Eating sustainable seafood is (and has) been gaining in popularity over the past few years as more people have taken an interest in how their food gets to their plate and the potential harm to the environment. There is no absolute answer to the question “Is wild better than farmed?”. It depends on both the fishing and the farming practices.
One of the most common fishing methods in the US is trawling. In this practice large nets are towed behind boats to catch fish or shellfish. They can be dragged in the middle of the water or along the sea floor, with the latter resulting in large levels of bycatch (most of which don’t survive, even if they’re tossed back). The second most popular method is purse seining, which catches large schools of fish all at once. One of the best fishing practices is pole/troll, which uses a traditional pole and bait method to catch fish one at a time. The Monterey Bay Aquarium has a complete list of fishing and fish farming methods along with their levels of popularity.
The Environmental Defense Fund also has a good article about fish farming and which practices are most harmful. Some of the biggest problems are polluting surrounding waters, depleting wild fish to feed farmed fish (and getting fewer farmed fish in return) and possibly introducing new risks to wild fish if the farmed fish escape.

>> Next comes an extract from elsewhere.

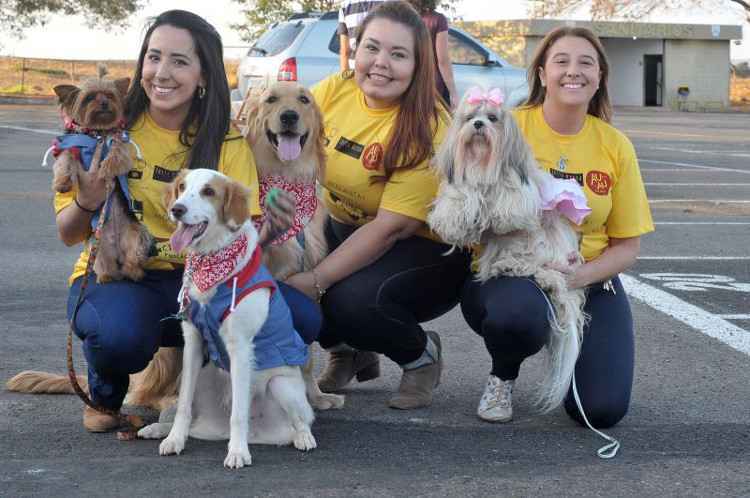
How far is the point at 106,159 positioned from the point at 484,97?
171cm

How can you help protect fish stocks from being depleted? Simply look at the lists put together by the Monterey Bay Aquarium and Blue Ocean Institute to see which fish are sustainable and which aren’t. Blue Ocean also notes fish high in mercury. Both sites have wallet size brochures for fish and shellfish and a separate card for sushi. Seafood Watch, part of the Monterey Bay Aquarium, also has a free iphone app. The easiest way for you to impact which fish are caught, and how, is to decide what you want you want to spend your money on. Without demand, there won’t be a supply.